The solitary flowers of the Grass of Parnassus are another stunningly beautiful sight to behold on the wet moors of the island in July. Our guests were intoxicated by the smell given off by these exotic-looking flowers. The nectar in the flat, open flowers is easily accessible to insect pollinators, attracted by the sweet aroma of honey that this plant releases. This scent is strongest during sunny days on Mull, coinciding with the time that most potential pollinators are on the wing.
The skerries, inlets and seaweed-strewn bays that punctuate Mull’s North-West coast are a haven for otters. Despite the island’s healthy population, these creatures remain elusive to many visitors. We thought ourselves fortunate to have the company of a rather nonchalant individual that actively fed on an incoming tide while our group were also tucking in to their lunch. The state of the tide and the fact that the wind was blowing our scent away from the ultra-sensitive nostrils of this animal was a big factor in allowing us such prolonged views.
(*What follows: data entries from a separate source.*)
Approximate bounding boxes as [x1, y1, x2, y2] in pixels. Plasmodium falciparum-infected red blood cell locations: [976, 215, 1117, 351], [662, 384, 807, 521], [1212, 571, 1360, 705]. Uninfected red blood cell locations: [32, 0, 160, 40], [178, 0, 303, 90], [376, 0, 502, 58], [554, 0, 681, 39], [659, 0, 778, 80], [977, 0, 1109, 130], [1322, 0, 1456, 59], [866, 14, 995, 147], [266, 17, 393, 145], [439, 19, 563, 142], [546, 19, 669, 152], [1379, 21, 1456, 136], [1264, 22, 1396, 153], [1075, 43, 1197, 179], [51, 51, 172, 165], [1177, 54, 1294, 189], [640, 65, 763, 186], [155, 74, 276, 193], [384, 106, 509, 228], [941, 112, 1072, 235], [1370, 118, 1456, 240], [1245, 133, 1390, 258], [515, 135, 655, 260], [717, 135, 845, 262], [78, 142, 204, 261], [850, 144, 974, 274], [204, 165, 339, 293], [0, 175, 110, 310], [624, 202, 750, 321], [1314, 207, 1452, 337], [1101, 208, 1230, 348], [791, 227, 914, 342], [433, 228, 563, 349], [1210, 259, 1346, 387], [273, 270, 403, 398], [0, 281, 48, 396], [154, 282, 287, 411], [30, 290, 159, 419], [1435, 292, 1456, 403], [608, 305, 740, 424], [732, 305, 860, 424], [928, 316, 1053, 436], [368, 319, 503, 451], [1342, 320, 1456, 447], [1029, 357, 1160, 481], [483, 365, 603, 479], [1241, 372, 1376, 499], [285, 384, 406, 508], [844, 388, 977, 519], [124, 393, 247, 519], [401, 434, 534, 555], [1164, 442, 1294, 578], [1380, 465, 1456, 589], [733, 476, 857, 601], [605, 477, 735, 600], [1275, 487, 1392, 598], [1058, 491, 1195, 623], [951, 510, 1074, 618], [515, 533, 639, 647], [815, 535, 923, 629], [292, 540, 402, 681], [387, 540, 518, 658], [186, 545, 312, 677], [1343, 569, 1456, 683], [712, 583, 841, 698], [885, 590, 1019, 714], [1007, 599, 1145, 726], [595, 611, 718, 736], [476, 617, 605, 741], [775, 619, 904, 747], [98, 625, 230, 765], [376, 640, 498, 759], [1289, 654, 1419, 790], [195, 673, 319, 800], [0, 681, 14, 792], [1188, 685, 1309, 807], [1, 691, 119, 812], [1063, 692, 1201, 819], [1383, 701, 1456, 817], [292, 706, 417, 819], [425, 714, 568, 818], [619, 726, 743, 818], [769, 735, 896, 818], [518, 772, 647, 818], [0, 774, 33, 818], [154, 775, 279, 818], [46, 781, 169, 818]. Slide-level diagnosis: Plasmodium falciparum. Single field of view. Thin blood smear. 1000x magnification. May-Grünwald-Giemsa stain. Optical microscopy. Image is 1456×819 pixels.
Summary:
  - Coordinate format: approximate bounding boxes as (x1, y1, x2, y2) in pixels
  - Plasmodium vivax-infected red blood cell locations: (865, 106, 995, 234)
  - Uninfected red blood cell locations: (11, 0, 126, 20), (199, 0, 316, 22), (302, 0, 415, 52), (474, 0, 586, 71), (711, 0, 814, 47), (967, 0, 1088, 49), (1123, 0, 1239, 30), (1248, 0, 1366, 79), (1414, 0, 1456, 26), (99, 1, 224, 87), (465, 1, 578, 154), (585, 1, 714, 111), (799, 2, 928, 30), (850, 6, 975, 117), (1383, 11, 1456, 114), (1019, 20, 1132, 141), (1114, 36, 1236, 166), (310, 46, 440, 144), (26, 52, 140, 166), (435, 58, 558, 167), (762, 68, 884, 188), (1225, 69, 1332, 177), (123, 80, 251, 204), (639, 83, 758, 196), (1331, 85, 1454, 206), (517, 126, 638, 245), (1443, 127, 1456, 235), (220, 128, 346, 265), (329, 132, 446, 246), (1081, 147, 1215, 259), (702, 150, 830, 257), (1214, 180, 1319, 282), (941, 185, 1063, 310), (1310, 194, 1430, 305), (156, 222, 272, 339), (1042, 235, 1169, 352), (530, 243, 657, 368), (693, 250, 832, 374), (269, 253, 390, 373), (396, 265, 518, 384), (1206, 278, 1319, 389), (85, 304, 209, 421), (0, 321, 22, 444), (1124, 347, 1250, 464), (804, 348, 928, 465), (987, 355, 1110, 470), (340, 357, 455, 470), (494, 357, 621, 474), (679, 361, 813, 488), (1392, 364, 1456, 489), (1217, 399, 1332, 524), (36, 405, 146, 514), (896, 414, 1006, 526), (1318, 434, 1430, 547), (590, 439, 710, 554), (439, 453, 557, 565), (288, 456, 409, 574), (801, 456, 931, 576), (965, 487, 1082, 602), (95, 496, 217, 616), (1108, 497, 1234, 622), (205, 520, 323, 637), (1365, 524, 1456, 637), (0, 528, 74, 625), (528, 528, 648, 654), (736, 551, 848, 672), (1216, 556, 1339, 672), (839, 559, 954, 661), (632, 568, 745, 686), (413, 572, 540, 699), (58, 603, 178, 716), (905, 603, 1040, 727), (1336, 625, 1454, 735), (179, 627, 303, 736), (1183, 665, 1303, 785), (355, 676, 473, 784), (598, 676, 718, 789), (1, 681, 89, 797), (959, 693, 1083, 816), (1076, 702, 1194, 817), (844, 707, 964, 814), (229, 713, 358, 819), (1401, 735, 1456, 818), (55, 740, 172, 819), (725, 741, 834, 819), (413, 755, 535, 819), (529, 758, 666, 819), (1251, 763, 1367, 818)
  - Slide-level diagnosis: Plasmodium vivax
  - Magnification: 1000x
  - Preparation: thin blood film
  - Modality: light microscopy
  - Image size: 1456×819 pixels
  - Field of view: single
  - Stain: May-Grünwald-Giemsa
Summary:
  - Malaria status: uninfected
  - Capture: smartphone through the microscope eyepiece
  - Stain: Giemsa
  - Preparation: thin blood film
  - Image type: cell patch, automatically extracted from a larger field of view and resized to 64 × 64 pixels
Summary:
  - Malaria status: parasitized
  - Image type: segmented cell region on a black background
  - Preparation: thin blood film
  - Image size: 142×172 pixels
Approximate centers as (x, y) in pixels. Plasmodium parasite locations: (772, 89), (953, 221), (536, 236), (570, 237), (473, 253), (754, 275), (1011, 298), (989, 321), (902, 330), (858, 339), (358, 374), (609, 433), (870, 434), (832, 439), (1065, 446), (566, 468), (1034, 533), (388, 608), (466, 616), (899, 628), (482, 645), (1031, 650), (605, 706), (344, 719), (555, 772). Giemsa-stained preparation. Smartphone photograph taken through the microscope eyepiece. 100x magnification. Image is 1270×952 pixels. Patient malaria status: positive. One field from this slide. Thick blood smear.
Our resident Greylag Geese appear to have had a profitable breeding season in the North of the island, as depicted by the number of crèches that we have encountered during our walks. Part of the only truly indigenous breeding stock in Britain, these hefty-looking and clamorous birds are very much an avian success story on the island, although they do have their detractors!
Part of this success is based on their ability to grub out the more nutritious subterranean parts of plants and not to be solely reliant on grass for a meal. Nonetheless, Greylag Geese eat a lot of grass and have evolved a highly effective digestive system that fast tracks the food that enters their stomach into the two-inch long cylinders of poo that they freely dispense with!